Adultery: Impact on Custody?

One of the more surprising revelations as a new family law practitioner was how little sex couples were having in their marriage. Sure I had heard all the jokes about marriage (and kids)being the death knell of sex and so I was certainly prepared for couples contemplating divorce to speak wistfully of the passionate sex lives that marked their early years with their partner. I assumed, naively, that a loss of romance and passion among couples in a marriage resulted in a zero sum loss in the amount of sex occurring between the parties. WRONG!! What was surprising to learn is how frequently married people were getting their sexual needs met outside their marriage without their spouse’s knowledge or consent.

Infidelity is as old as the ages. Nevertheless, when infidelity comes to your door it can feel like a betrayal the likes of which have never been seen or experienced. One of the more immediate reactions to learning that a partner has shared intimacies with someone outside the relationship is hurt, quickly followed by anger. When the marriage has produced children, thoughts quickly turn to what impact a spouse’s infidelity will have on the children — which brings me to this week’s question.

Question: Does adultery affect who gets custody of the children?

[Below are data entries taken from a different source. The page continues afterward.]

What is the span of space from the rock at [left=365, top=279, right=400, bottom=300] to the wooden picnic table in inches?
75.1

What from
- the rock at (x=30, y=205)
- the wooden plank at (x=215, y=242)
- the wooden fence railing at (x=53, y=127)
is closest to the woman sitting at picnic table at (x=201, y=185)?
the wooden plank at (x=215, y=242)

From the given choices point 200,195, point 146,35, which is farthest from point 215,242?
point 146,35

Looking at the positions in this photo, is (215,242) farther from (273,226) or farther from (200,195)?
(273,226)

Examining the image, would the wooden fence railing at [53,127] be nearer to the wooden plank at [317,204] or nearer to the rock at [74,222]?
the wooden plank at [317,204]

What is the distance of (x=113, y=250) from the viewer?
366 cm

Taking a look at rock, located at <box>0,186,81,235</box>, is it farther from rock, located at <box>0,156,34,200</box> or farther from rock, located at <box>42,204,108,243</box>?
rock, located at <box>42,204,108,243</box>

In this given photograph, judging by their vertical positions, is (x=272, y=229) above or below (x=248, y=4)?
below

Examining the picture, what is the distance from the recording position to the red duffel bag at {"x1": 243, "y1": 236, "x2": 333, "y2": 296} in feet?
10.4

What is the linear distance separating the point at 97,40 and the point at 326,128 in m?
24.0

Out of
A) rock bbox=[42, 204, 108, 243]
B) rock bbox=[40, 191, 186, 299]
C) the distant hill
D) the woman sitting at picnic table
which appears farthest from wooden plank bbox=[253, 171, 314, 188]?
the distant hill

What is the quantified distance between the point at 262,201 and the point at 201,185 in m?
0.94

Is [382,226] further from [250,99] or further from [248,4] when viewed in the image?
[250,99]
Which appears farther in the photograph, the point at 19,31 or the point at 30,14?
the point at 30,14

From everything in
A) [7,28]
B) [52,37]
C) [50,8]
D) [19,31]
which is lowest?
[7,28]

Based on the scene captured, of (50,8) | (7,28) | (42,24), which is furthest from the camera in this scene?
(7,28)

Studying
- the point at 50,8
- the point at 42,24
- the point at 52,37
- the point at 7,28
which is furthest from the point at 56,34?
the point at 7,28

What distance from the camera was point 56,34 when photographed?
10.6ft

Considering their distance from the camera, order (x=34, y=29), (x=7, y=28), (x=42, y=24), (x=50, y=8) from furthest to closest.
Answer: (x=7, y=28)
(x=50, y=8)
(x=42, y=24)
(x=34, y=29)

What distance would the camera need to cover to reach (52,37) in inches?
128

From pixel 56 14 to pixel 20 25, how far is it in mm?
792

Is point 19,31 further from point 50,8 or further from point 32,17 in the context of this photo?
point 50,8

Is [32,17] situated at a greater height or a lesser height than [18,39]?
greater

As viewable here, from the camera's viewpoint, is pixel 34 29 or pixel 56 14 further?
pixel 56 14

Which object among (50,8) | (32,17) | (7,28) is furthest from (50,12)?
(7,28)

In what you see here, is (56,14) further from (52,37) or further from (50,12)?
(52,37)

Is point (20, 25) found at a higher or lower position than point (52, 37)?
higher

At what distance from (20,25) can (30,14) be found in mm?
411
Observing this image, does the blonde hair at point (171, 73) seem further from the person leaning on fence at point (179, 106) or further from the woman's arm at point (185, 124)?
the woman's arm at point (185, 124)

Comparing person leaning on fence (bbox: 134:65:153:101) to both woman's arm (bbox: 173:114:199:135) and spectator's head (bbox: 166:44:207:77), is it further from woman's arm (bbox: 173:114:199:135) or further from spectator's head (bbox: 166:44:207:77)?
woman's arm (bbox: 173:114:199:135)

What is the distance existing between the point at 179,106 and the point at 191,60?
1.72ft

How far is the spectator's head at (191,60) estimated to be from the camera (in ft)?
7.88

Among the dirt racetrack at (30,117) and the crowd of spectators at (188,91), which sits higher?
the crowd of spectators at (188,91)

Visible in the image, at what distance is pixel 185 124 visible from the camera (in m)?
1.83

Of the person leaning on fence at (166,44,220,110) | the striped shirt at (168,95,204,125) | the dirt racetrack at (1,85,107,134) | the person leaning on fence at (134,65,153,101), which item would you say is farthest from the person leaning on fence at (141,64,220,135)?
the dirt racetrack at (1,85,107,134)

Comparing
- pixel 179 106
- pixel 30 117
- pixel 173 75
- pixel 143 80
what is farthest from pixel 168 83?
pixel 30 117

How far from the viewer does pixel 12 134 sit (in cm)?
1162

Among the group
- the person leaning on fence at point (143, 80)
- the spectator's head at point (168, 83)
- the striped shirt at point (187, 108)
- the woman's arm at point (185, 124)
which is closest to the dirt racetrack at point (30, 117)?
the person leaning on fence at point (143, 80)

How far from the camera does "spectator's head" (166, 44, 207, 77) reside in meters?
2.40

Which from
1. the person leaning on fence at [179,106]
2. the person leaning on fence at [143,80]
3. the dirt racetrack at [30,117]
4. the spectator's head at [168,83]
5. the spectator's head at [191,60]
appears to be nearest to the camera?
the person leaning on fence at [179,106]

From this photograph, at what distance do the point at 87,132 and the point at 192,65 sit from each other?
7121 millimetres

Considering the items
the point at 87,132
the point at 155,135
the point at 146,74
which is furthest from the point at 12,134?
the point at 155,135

Answer: No. It comes as a big surprise to many clients that a spouse’s infidelity has no bearing on a court’s custody determination. While it can be easily argued that an unfaithful spouse has failed in many respects to be a worthy life partner, one cannot extend such logic to the spouse’s worthiness as a parent. Just because a spouse has had an extramarital affair does not mean that such spouse is a poor parent per se in the same way that a good parent is not necessarily a faithful and trustworthy spouse. This is not to say that a spouse’s infidelity may not be evidence of some graver issues that may have implications for the spouse’s caretaking. For example, if there are substance abuse or mental health problems that are underlying the adulterous conduct, that is certainly an issue to be examined to the extent that these problems pose a risk to the parties’ children. However, infidelity alone will not tilt the balance in favor of one party and against another when it comes to deciding custody.

The fact that Maryland family law courts will not consider a parent’s adultery in determining custody does not diminish its impact on a marriage and the children. Spouses who have been devastated by infidelity should seek the advice of a counselor to process the range of emotions that attend such a betrayal. The importance of doing so cannot be overstated. Failure to make peace with the infidelity and move beyond the pain can make the sting of adultery last so much longer and be felt by more than just the adults but the children too.